The bank can’t assume you’ll live like an impoverished university student stretching a packet of noodles out into two meals.

But there is no good reason to impose a legal obligation on banks to delve into the personal habits of applicants to see what expenses could be reasonably trimmed and by how much.

Karen Cox suggested banks should have to get “applicants to demonstrate that they have reduced their expenditure – at least for a period – before applying a loan.”

We know from this case that Westpac alone made more than 250,000 loans in three and a half years. Do they have to make these assessments every time or is it just marginal cases that get this paternalistic treatment? Given the likely racial, gender and age make-up of borrowers on the margins, won’t this end up appearing horribly bigoted?

Specifically, imagine the outrage if Westpac had denied a middle-class Indigenous family a loan until they proved they could live up to Westpac’s budget.

This is absurd. It is up to the borrower to figure out if they can live with the repayments or not. A bank should be entitled to assume that someone applying for a loan has already made that decision.

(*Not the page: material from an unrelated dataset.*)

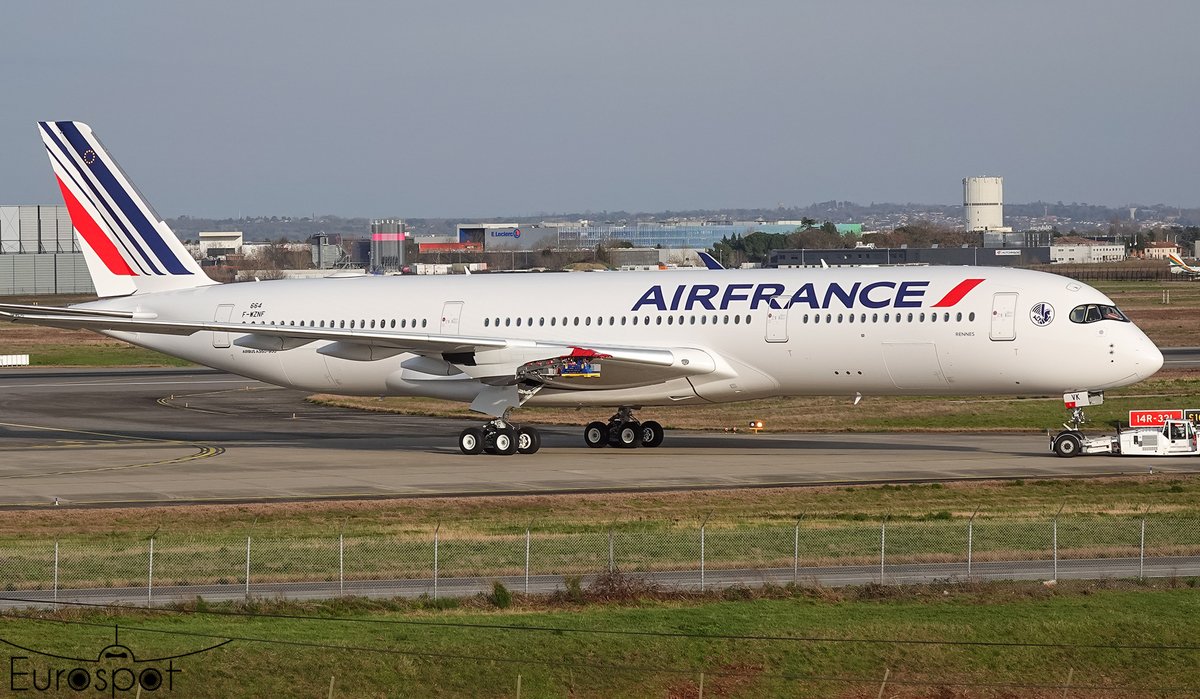 30th Airbus A350 for Air France is MSN664 F-HUVK named 'Rennes' #Airbus #A350 #AirFrance #Rennes @A350_Production @aircommunityFR @metropolerennes #planespotting #avgeeks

And if someone doesn’t have the basic financial literacy to be able to calculate a budget for mortgage repayments, they shouldn’t be applying for a loan in the first place.

But some, such as the ABC, have also criticised the judgment on other grounds, arguing it sets responsible lending standards so loose it could have adverse macroeconomic consequences, potentially even leading to a recession.

This is an odd construction. First, there is little or no evidence cited that marginal changes in lending practices by banks are big to enough to have a significant macroeconomic effect. Nor is it self-evident that tightening lending standards is the correct policy lever among all the various ones government could potentially pull to influence economic growth.

It’s hard to even state with confidence the overall macroeconomic effect of tightening standards would be positive.

Beyond this is the simple point that it’s far from clear it’s a good idea for the government to prevent a willing borrower, and a willing lender, from entering into what they believe is a mutually beneficial transaction.

Requiring a lender to second guess a borrower’s decision about their own financial circumstances and capacity – when the lender can never know the borrowers’ position as well as the borrower does – simply must result in a less economically efficient outcome more often than not.

Remember, this is not about potentially subjective judgments about whether or not a borrower could handle unexpected job loss or a serious illness. What is being argued is that banks should have to make a call on whether the changes in living standards that would come about because of a loan are reasonable.

On what possible basis is this a good idea?

The last thing we want is for banks to be dictating to borrowers how much they can spend, and on what. Nor do we need another paternalistic apparatus cooked up by government designed to protect the minority of the population who are incapable of making rational decisions about their living situation.

We saw similar thinking arising from the banking royal commission: the idea that banks should somehow prevent borrowers from making bad decisions, and even that banks should be responsible for borrowers’ bad luck.

And right on cue, we see claims that this decision means that royal commission has been ignored. But the purpose of the royal commission was to protect consumers from misconduct by banks: it was never about making banks protect consumers from themselves.

Though it may seem counter-intuitive in our over-protective modern society, pushing responsibility back onto individuals to exercise greater care when taking out financial products may result in better outcomes. Individuals will protect their own interests better than banks ever will. Allowing government to abdicate those decisions on their behalf would be a mistake.

Justice Perram’s excellent judgment has done us all a favour and reminded us it’s important to take responsibility for our own decisions.

Simon Cowan is research director at the Centre for Independent Studies.